# [Activity]
Only lines that contain the word "wildlife" belong in the answer; copy them from the records below.

# [Data extract]
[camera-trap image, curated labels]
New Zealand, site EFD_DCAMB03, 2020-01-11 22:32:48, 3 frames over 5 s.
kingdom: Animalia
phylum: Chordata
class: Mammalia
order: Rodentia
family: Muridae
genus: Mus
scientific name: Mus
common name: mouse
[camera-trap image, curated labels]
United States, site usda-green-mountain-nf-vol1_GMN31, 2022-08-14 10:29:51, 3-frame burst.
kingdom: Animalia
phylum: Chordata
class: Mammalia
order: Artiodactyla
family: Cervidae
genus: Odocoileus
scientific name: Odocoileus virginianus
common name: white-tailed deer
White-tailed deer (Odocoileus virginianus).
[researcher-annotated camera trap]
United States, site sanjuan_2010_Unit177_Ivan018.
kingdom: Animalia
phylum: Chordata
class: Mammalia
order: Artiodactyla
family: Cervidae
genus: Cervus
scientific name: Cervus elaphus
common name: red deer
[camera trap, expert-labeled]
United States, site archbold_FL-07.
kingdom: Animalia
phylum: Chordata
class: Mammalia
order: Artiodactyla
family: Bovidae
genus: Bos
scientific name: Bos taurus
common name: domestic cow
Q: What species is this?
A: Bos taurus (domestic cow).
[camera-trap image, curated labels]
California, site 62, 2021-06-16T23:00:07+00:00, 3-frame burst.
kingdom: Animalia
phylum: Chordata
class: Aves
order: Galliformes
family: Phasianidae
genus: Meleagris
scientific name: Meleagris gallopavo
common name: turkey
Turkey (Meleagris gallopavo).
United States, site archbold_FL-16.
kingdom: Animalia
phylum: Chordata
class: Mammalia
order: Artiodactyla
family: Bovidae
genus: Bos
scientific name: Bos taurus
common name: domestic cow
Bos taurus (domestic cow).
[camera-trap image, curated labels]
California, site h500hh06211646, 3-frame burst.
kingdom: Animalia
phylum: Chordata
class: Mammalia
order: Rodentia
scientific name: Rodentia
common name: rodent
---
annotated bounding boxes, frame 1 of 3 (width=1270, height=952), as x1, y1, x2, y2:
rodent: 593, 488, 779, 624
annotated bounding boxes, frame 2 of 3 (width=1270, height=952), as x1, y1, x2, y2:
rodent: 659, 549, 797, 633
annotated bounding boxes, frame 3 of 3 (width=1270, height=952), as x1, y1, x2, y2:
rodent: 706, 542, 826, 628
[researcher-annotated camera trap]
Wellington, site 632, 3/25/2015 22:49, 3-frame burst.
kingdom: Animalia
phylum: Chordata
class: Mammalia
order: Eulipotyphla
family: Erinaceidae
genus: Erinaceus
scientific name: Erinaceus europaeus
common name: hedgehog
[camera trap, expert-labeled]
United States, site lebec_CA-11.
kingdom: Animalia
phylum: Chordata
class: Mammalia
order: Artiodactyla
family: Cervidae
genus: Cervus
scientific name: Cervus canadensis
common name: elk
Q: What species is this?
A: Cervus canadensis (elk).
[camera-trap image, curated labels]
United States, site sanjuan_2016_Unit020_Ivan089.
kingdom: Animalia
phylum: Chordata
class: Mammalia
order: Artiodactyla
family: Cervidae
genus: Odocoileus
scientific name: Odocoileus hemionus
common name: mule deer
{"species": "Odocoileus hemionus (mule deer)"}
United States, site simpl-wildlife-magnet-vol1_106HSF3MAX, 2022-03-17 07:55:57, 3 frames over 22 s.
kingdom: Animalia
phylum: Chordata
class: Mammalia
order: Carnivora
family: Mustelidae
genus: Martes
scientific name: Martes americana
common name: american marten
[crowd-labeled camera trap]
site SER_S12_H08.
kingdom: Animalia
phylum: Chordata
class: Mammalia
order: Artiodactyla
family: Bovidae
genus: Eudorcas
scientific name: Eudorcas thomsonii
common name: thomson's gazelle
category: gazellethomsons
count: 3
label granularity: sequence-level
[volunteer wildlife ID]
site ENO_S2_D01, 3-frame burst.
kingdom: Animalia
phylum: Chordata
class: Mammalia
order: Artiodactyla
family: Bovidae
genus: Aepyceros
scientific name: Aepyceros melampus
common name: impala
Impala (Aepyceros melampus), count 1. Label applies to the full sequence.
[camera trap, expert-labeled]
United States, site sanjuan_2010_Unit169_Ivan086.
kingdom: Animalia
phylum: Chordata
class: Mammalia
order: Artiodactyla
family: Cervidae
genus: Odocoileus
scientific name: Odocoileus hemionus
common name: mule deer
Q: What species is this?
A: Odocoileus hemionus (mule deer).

# [Answer area]
United States, site simpl-wildlife-magnet-vol1_106HSF3MAX, 2022-03-17 07:55:57, 3 frames over 22 s.
[volunteer wildlife ID]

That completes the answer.